**Given problem**.
Quote all of the data below exactly, please.

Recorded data
++++++++++++++++++++

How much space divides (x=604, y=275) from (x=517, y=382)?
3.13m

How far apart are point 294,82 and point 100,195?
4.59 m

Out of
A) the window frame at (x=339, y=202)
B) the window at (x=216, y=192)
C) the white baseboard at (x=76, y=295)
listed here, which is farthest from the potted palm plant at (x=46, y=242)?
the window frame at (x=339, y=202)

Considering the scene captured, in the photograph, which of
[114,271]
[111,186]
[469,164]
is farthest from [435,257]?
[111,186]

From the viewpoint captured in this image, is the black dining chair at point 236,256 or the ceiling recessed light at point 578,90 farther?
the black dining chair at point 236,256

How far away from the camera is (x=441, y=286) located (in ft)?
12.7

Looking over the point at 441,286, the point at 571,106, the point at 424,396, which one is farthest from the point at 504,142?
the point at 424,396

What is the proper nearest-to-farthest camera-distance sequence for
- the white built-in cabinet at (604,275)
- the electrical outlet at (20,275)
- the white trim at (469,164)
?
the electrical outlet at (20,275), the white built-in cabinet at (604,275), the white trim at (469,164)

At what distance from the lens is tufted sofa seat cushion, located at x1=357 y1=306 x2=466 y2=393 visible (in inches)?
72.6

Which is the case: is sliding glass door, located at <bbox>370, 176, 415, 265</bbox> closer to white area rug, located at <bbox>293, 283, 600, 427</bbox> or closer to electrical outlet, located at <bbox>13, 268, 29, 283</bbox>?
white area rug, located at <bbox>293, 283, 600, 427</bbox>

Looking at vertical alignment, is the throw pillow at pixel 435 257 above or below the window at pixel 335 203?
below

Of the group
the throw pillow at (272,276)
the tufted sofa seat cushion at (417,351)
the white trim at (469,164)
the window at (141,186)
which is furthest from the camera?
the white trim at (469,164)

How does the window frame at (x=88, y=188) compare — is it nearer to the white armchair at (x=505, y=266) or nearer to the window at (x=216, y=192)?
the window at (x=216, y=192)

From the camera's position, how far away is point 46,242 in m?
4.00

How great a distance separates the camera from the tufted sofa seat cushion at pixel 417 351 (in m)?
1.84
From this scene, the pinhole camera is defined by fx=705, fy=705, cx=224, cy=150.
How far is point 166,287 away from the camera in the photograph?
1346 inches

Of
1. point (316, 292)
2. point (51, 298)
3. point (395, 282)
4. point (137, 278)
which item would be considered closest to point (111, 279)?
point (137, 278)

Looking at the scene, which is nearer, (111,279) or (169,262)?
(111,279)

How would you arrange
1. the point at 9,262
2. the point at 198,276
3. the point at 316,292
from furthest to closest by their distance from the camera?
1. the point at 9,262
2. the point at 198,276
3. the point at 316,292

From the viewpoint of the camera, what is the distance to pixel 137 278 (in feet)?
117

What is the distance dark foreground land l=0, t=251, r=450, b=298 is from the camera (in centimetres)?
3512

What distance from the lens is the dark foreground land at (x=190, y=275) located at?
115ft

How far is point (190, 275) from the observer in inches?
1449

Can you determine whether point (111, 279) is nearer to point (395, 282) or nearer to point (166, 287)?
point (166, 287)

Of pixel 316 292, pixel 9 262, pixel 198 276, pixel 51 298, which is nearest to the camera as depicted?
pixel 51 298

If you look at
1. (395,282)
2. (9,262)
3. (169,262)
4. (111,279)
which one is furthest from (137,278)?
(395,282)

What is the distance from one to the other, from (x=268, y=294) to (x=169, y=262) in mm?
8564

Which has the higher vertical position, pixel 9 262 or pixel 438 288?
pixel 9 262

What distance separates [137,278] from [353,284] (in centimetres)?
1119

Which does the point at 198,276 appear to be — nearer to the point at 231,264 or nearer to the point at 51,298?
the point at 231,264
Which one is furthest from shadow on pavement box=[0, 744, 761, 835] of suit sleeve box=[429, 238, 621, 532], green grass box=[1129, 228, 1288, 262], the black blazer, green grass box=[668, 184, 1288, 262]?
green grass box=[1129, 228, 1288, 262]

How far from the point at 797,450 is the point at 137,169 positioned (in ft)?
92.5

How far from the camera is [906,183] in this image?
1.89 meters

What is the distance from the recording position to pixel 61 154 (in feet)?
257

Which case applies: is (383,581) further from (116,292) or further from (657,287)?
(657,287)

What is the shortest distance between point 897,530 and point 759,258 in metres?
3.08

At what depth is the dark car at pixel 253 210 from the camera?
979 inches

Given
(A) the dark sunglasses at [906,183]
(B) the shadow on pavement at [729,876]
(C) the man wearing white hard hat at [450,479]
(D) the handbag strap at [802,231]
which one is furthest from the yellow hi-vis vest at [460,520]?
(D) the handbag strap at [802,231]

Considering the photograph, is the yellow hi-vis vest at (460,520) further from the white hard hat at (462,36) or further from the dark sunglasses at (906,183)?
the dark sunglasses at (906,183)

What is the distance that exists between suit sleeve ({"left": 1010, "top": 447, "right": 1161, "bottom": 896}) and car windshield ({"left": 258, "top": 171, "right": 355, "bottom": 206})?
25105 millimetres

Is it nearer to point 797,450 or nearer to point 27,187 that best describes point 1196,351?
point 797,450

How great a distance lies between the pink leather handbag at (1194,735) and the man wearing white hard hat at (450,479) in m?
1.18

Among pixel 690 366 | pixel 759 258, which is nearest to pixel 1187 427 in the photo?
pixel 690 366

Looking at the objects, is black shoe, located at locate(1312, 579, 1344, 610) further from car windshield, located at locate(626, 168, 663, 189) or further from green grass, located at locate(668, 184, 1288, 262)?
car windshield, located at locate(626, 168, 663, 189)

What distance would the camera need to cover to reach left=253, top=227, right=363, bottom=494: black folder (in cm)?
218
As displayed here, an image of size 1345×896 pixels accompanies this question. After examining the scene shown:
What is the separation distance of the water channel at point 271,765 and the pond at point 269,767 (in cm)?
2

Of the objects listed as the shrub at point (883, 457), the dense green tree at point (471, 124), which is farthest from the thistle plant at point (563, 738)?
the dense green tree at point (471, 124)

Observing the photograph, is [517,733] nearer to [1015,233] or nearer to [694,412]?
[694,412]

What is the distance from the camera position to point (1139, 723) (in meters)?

++++++++++++++++++++

**Answer for the task**.
How much space divides (x=604, y=275) from (x=517, y=382)?
3.13m

How far apart are point 294,82 and point 100,195?
4.59 m

Out of
A) the window frame at (x=339, y=202)
B) the window at (x=216, y=192)
C) the white baseboard at (x=76, y=295)
listed here, which is farthest from the potted palm plant at (x=46, y=242)?
the window frame at (x=339, y=202)

Considering the scene captured, in the photograph, which of
[114,271]
[111,186]
[469,164]
is farthest from [435,257]?
[111,186]

From the viewpoint captured in this image, is the black dining chair at point 236,256 or the ceiling recessed light at point 578,90 farther?
the black dining chair at point 236,256

How far away from the camera is (x=441, y=286) located (in ft)?
12.7

Looking over the point at 441,286, the point at 571,106, the point at 424,396, which one is farthest from the point at 504,142?
the point at 424,396

What is the proper nearest-to-farthest camera-distance sequence for
- the white built-in cabinet at (604,275)
- the electrical outlet at (20,275)
- the white trim at (469,164)
?
the electrical outlet at (20,275), the white built-in cabinet at (604,275), the white trim at (469,164)

At what distance from the lens is tufted sofa seat cushion, located at x1=357 y1=306 x2=466 y2=393 visible (in inches)?
72.6

Which is the case: is sliding glass door, located at <bbox>370, 176, 415, 265</bbox> closer to white area rug, located at <bbox>293, 283, 600, 427</bbox> or closer to electrical outlet, located at <bbox>13, 268, 29, 283</bbox>?
white area rug, located at <bbox>293, 283, 600, 427</bbox>

Looking at vertical alignment, is the throw pillow at pixel 435 257 above or below the window at pixel 335 203?
below

Of the group
the throw pillow at (272,276)
the tufted sofa seat cushion at (417,351)
the white trim at (469,164)
the window at (141,186)
which is furthest from the camera?
the white trim at (469,164)

How does the window frame at (x=88, y=188) compare — is it nearer to the white armchair at (x=505, y=266) or nearer to the window at (x=216, y=192)?
the window at (x=216, y=192)

From the camera's position, how far away is point 46,242 in m?
4.00

How great a distance separates the camera from the tufted sofa seat cushion at pixel 417 351 (in m)?
1.84
From this scene, the pinhole camera is defined by fx=705, fy=705, cx=224, cy=150.
How far is point 166,287 away from the camera in the photograph?
1346 inches

Of
1. point (316, 292)
2. point (51, 298)
3. point (395, 282)
4. point (137, 278)
which item would be considered closest to point (111, 279)?
point (137, 278)

Looking at the scene, which is nearer, (111,279) or (169,262)?
(111,279)

How would you arrange
1. the point at 9,262
2. the point at 198,276
3. the point at 316,292
from furthest to closest by their distance from the camera?
1. the point at 9,262
2. the point at 198,276
3. the point at 316,292

From the viewpoint of the camera, what is the distance to pixel 137 278 (in feet)?
117

What is the distance dark foreground land l=0, t=251, r=450, b=298 is from the camera (in centimetres)?
3512

What distance from the lens is the dark foreground land at (x=190, y=275) located at?
115ft

How far is point (190, 275) from the observer in inches?
1449

Can you determine whether point (111, 279) is nearer to point (395, 282) or nearer to point (166, 287)?
point (166, 287)

Of pixel 316 292, pixel 9 262, pixel 198 276, pixel 51 298, which is nearest to the camera as depicted?
pixel 51 298

If you look at
1. (395,282)
2. (9,262)
3. (169,262)
4. (111,279)
which one is furthest from (137,278)?
(395,282)

What is the distance from one to the other, from (x=268, y=294) to (x=169, y=262) in mm?
8564

Which has the higher vertical position, pixel 9 262 or pixel 438 288?
pixel 9 262

What distance separates [137,278] from [353,284] (in centimetres)?
1119

Which does the point at 198,276 appear to be — nearer to the point at 231,264 or nearer to the point at 51,298?
the point at 231,264
Which one is furthest from shadow on pavement box=[0, 744, 761, 835] of suit sleeve box=[429, 238, 621, 532], green grass box=[1129, 228, 1288, 262], the black blazer, green grass box=[668, 184, 1288, 262]?
green grass box=[1129, 228, 1288, 262]

How far from the point at 797,450 is the point at 137,169 positioned (in ft)?
92.5

How far from the camera is [906,183] in this image?
1.89 meters

What is the distance from the recording position to pixel 61 154 (in feet)?
257

Which case applies: is (383,581) further from (116,292) or further from (657,287)?
(657,287)

What is the shortest distance between point 897,530 and point 759,258 in metres?
3.08

At what depth is the dark car at pixel 253 210 from the camera?
979 inches

Given
(A) the dark sunglasses at [906,183]
(B) the shadow on pavement at [729,876]
(C) the man wearing white hard hat at [450,479]
(D) the handbag strap at [802,231]
which one is furthest from the yellow hi-vis vest at [460,520]?
(D) the handbag strap at [802,231]

Considering the photograph, is the yellow hi-vis vest at (460,520) further from the white hard hat at (462,36) or further from the dark sunglasses at (906,183)?
the dark sunglasses at (906,183)

What is the distance that exists between suit sleeve ({"left": 1010, "top": 447, "right": 1161, "bottom": 896}) and car windshield ({"left": 258, "top": 171, "right": 355, "bottom": 206})?
25105 millimetres

Is it nearer to point 797,450 or nearer to point 27,187 that best describes point 1196,351?
point 797,450

How great a distance lies between the pink leather handbag at (1194,735) and the man wearing white hard hat at (450,479) in m?
1.18

Among pixel 690 366 | pixel 759 258, which is nearest to pixel 1187 427 in the photo?
pixel 690 366

Looking at the objects, is black shoe, located at locate(1312, 579, 1344, 610) further from car windshield, located at locate(626, 168, 663, 189) or further from green grass, located at locate(668, 184, 1288, 262)?
car windshield, located at locate(626, 168, 663, 189)

What distance would the camera need to cover to reach left=253, top=227, right=363, bottom=494: black folder (in cm)?
218
As displayed here, an image of size 1345×896 pixels accompanies this question. After examining the scene shown:
What is the separation distance of the water channel at point 271,765 and the pond at point 269,767 (in cm)?
2

Of the objects listed as the shrub at point (883, 457), the dense green tree at point (471, 124), which is farthest from the thistle plant at point (563, 738)?
the dense green tree at point (471, 124)

Observing the photograph, is [517,733] nearer to [1015,233] or nearer to [694,412]?
[694,412]

What is the distance from the camera position to point (1139, 723) (in meters)?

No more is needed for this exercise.